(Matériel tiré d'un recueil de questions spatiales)
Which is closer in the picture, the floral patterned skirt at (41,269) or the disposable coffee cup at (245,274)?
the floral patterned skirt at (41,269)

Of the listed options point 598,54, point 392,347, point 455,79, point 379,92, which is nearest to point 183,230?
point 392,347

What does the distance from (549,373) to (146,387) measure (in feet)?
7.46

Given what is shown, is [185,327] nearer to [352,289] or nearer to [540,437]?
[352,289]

--

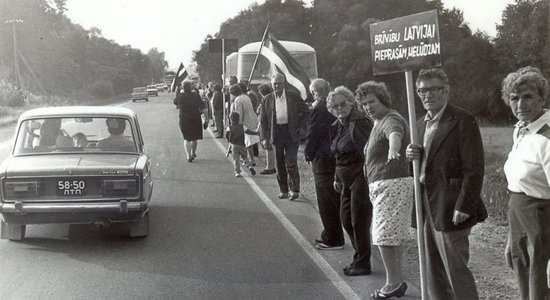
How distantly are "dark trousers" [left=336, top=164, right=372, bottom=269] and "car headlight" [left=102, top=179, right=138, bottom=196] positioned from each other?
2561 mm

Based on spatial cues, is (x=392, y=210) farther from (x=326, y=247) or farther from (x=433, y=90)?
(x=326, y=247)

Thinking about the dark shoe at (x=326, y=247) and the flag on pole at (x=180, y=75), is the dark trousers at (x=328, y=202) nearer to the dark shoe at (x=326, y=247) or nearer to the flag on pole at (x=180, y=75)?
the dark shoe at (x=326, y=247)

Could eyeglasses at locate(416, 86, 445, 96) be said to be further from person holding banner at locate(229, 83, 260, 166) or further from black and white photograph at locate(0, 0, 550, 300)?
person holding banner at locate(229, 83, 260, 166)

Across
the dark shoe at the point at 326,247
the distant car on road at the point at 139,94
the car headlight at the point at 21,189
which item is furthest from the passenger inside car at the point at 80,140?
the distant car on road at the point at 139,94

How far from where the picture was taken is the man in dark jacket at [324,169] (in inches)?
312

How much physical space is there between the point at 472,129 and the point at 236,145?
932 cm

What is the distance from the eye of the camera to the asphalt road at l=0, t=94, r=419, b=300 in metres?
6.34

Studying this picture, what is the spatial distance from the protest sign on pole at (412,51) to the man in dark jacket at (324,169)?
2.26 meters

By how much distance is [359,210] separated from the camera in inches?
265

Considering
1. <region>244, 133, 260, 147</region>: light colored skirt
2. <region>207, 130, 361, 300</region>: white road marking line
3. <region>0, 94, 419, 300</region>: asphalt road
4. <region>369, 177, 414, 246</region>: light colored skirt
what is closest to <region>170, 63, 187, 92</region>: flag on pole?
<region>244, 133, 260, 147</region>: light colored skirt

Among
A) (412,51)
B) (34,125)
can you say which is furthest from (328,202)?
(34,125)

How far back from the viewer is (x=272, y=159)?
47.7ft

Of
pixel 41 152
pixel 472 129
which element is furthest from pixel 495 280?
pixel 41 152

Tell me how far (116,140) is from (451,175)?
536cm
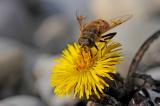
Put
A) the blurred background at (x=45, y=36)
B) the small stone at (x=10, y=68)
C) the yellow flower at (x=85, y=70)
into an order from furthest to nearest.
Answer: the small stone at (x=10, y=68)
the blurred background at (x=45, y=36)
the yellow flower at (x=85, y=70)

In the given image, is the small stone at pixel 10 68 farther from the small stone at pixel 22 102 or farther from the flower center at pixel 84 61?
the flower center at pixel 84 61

• Consigne: Pouvez-vous extraire toutes les lignes du matériel ci-dessus qui contiennent le mot « white » ?

• Réponse:
Could eyeglasses at locate(416, 86, 445, 96) be said to be further from person holding banner at locate(229, 83, 260, 166) or further from black and white photograph at locate(0, 0, 550, 300)?
2. <region>207, 130, 361, 300</region>: white road marking line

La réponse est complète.